In 1992 Mr. Lai founded and until December 2012 was the principal owner and President of Genesis Capital Group, Inc., which provided significant consulting services to many public and private companies in the powersports, technology and other industries, while advising its clients in corporate development, mergers and acquisitions, and private and public capital-raising through equity offerings. Mr. Lai’s role as a co-founder of the company and his many years of experience as a chief executive officer of many public or private companies are material factors regarding his qualifications to serve on our Board of Directors.
John Carruth. Mr. Carruth has spent several years in the accounting field with continually-progressing responsibilities. His areas of expertise include internal controls over financial reporting, SEC reporting, and GAAP compliance. He holds three degrees in accounting, including a Master of Accountancy degree from the University of Minnesota (2016) where the coursework surrounded navigating the SEC, SOX and the Dodd Frank Act. He has been employed at Merrill Corporation, where he worked on SEC reporting; at Prime Therapeutics, where he worked on special projects; and most recently at Supervalu focusing on GAAP compliance and emerging and special projects.
Sheryll Grisewood. Ms. Grisewood is a Chartered Financial Analyst (CFA), with over 35 years of securities industry experience in a broad range of investment banking, advisory and research-related activities while participating in over 85 major transactions for life science and medical device companies involving various public offerings, other private equity transactions, M&A and technology licensing. Most recently, Ms. Grisewood served for over five years as a Director, Chair of the Audit Committee and a member of the Compensation Committee of TapImmune Inc., (now Marker Therapeutics, Inc.) a NASDAQ-listed public company which is a leader in the development of cancer vaccine and cell-based immunotherapies, where she continues as a Special Consultant to the Audit Committee. Ms. Grisewood is also the co-founder and Director of Mobitech Regenerative Medicine, a private medical device company and former Board member and co-founder of BRTI Lifesciences, Inc., a private research tools company and a former Board member of Conception Technologies, Inc., a private women’s fertility diagnostic company.
From December 2012 to June 2017, Ms. Grisewood was associated with Dawson James Securities, Inc., first as Managing Director of Corporate Finance and later as Managing Partner, Life Science Research. For a 12-year period prior to Dawson James, she led Lifesciences investment banking practices for two New York investment banks and was an independent strategic advisor for various life science companies.
David E. Merrill. Mr. Merrill has been a director since November 2017. For many years Mr. Merrill served as a senior executive officer, sales representative or marketing consultant for several leading medical device companies. Since 2011 he has been the founder, principal owner and Chief Executive Officer of Merrill Family Enterprises, Inc., a medical device consulting and investment company based in Fort Worth, Texas, which provides management, marketing, and product distribution advisory services for its clients.

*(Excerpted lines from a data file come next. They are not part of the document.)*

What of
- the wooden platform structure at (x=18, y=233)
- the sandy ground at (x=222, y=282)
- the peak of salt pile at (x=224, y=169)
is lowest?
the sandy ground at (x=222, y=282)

Mr. Merrill’s past extensive medical device industry experience includes being employed by Medtronic for thirteen years in key sales and marketing positions such as Medtronic’s Director of Sales Development and Support. His extensive domestic experience in the medical device industry also included ten years as Senior Director, Southwest Region, for the Cardiac Division of St. Jude Medical. He also has extensive international experience in the medical products industry, including serving for three years as Vice President of Medtronic’s Cardiac Rhythm Management—Asia-Pacific territory; and serving for ten years as Vice President, International of I-Flow Corporation while he successfully negotiated and obtained I-Flow product distribution agreements with leading international medical device distributor companies in Germany, Japan, Mexico and other countries. Mr. Merrill’s extensive medical device industry experience with leading medical device companies, while serving in senior marketing and sales management positions, as well as his background in international sales management and medical device distribution transactions, are material factors regarding his qualifications to serve on our Board of Directors.
John F. Dolan. Mr. Dolan has been a director since March 2014, and he served as our Chief Financial Officer from March 2014 to November 2017. Since March 2013, Mr. Dolan also has served as corporate and intellectual property (IP) counsel for KILO, Inc., an alternative energy company. From June 2000 to July 2012, Mr. Dolan was a shareholder in the intellectual property group of the Minneapolis law firm of Fredrikson & Byron, where he specialized in securing and protecting domestic and foreign patent and other IP rights for various clients including biomaterials technology and products.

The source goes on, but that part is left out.